* _Dataset records_
>>>>

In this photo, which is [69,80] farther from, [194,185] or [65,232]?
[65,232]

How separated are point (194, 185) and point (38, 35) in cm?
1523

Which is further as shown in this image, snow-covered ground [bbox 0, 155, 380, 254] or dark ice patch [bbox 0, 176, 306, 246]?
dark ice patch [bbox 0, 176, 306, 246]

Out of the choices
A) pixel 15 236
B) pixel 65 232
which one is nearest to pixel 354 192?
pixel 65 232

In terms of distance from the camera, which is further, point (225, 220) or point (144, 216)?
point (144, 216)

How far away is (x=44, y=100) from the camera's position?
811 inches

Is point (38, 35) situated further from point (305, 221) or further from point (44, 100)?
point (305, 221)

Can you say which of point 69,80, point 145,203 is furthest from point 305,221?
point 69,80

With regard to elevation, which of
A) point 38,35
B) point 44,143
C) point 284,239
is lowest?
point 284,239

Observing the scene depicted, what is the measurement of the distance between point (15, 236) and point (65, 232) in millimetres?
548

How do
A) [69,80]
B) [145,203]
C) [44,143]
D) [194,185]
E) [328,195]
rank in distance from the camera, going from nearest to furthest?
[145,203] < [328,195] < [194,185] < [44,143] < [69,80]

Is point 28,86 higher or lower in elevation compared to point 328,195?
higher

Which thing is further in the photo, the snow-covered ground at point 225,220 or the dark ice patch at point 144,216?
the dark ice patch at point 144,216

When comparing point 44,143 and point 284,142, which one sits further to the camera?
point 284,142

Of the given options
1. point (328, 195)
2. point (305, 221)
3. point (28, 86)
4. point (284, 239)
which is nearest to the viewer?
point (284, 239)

<<<<
>>>>

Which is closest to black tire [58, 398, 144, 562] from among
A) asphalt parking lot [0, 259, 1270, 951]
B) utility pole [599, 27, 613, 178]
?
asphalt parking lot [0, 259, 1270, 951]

<<<<

* _Exercise_
Please reproduce the items without any change, from the line with "Is point (38, 35)" to the line with "[145,203] < [328,195]", both of those lines included.

* _Output for this task_
Is point (38, 35) situated further from point (305, 221) or further from point (44, 100)?
point (305, 221)

Can you say which of point 69,80, point 145,203 is furthest from point 305,221?
point 69,80

With regard to elevation, which of
A) point 38,35
B) point 44,143
C) point 284,239
is lowest?
point 284,239

Observing the scene depicted, what is the measurement of the distance between point (15, 236) and point (65, 232) in millimetres?
548

How do
A) [69,80]
B) [145,203]
C) [44,143]
D) [194,185]
E) [328,195]
rank in distance from the camera, going from nearest to furthest?
[145,203] < [328,195] < [194,185] < [44,143] < [69,80]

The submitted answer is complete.